Cervical mucus methods hinge on a primary sign of the woman’s fertility, the characteristics of her cervical mucus, which is observed and charted daily.
Sympto-hormonal methods — sometimes referred to as the Marquette method — tracks several daily indicators of a woman’ fertility, including her levels of reproductive hormones. Symptom-thermal methods use at least two indicators of fertility, including the characteristics of cervical mucus and basal body temperature.
Lisa Everett, director of Marriage and Family Ministry for the Diocese of Fort Wayne-South Bend, Indiana, perceives that the number of Catholics couples using NFP is growing. Partly responsible, she believes, is the recent awareness and embrace among the general population of the gamut of fertility awareness-based methods of family planning, referred to as FABMs.
“While FABMS don’t have the same moral rules surround them, the fact is that this has become a much more popular option,” said Everett. “It means that there’s more acceptance and awareness of all things natural in our society.”
FABMs include barrier methods of pregnancy prevention, though, so care must be taken regarding blanket support of them, warned Notare.

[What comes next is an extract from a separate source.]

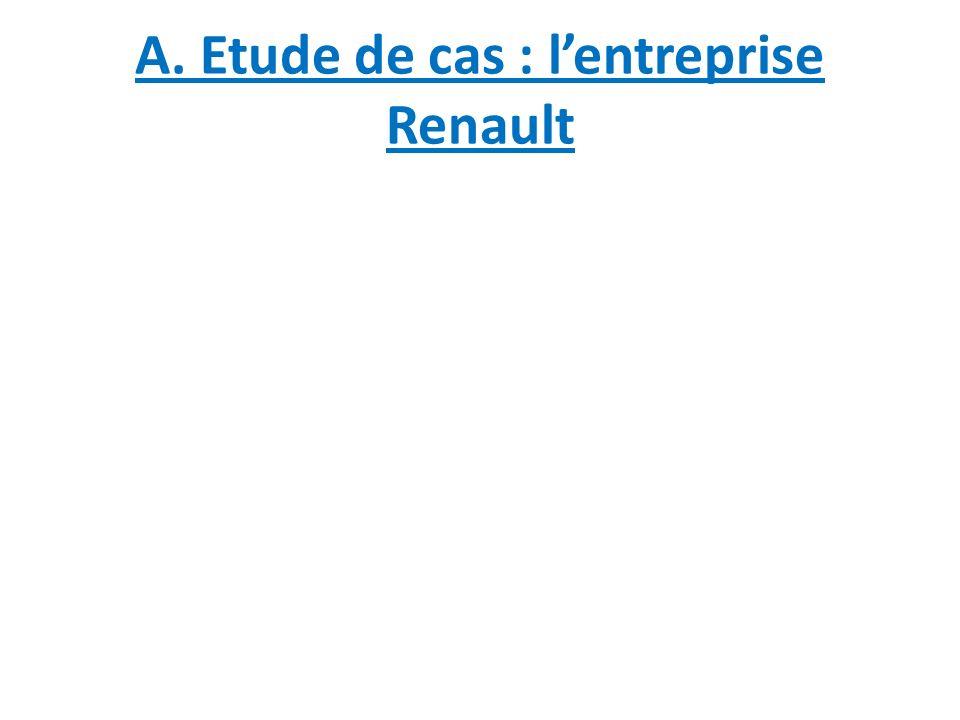 A. Etude de cas : l'entreprise Renault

A cornerstone of NFP, on the other hand, is abstinence from sexual relations during fertile days in a woman’s cycle for couples trying to avoid pregnancy.
The initial reaction Deanna Johnston sometimes gets from engaged couples who are presented with information about natural family planning is a sentiment she understands all too well. The director of NFP and of the Office of Family Life for the Diocese of Tyler, Texas, readily acknowledges that NFP can sometimes be a cross.

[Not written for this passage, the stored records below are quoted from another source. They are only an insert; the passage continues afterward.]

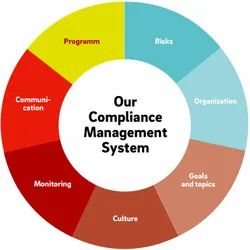Consulting Firm Proprietorship Statutory Compliance Services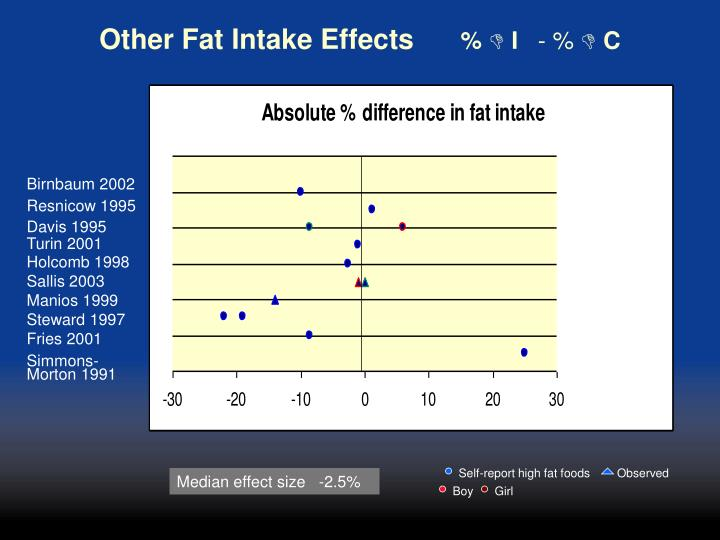Other Fat Intake Effects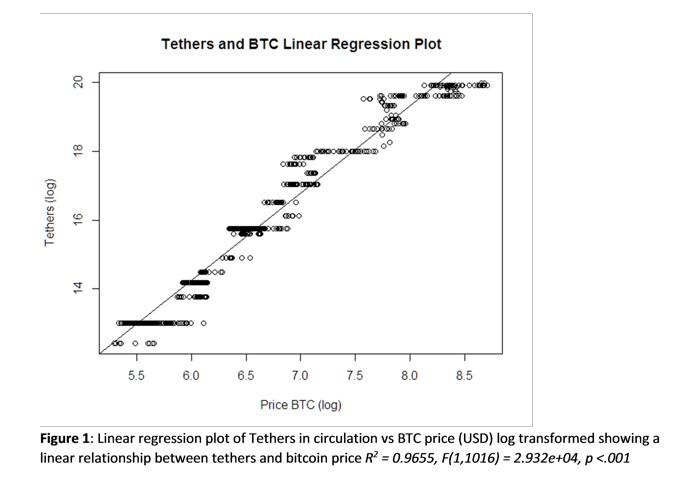 График зависимости цены на BTC от эмиссии новых USDT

“Abstinence is hard,” she affirmed. Still, she considers NFP to be a “gift of the Holy Spirit.”
A mother of four and NFP user herself, Johnston and her husband believe that first and foremost, a marriage should remain open to new life. But when it makes sense to postpone pregnancy, “there is a tool that Catholic can use in good conscience to do that.”
“What I see with couples is that sometimes they say, ‘We’re hesitant to begin, we’re nervous, we’re not actually sure this is going to work, but we just feel strongly that we need to try something different.'”
The modern, app-based lifestyle dovetails with NFP programs’ requirements, facilitating couples’ tracking and recording of data. That ease of access encourages Everett. “I think those two factors have made NFP more attractive to couples than it otherwise might have been.”
The FEMM app and Catholic digital fertility tracking programs are also helping to combat what Notare calls “fertility illiteracy.”
Indeed, the growth in the number, size and tenacity of NFP ministries, providers and other organizations has been “fabulous” in the last 20 years, Notare told CNS.
She hopes it will eventually combat one of the biggest challenges she sees to wider utilization of natural family planning methods: the general lack of awareness that they exist and that they constitute the church’s teaching regarding family planning as it enriches the sacrament of marriage.
NFP providers are doing their part, said Notare, teaching in parishes about the human person as God created him or her, the nature of human sexuality, the complementarity of men and women, the gift of human fertility, the sacredness of marriage, the morality and immorality of certain technological means of contraception and reproductive fertility, chastity and the theology of the body.
“They’re involved in all of these things,” she said. “They’re a small but mighty force” that are usually limited by a single factor: funding.
“The bishops understand NFP teachings and support them. The difficulty comes in regard to finances. When a bishop is able to put money behind an NFP ministry, it flourishes. With a dedicated staff person, the progress is visible.”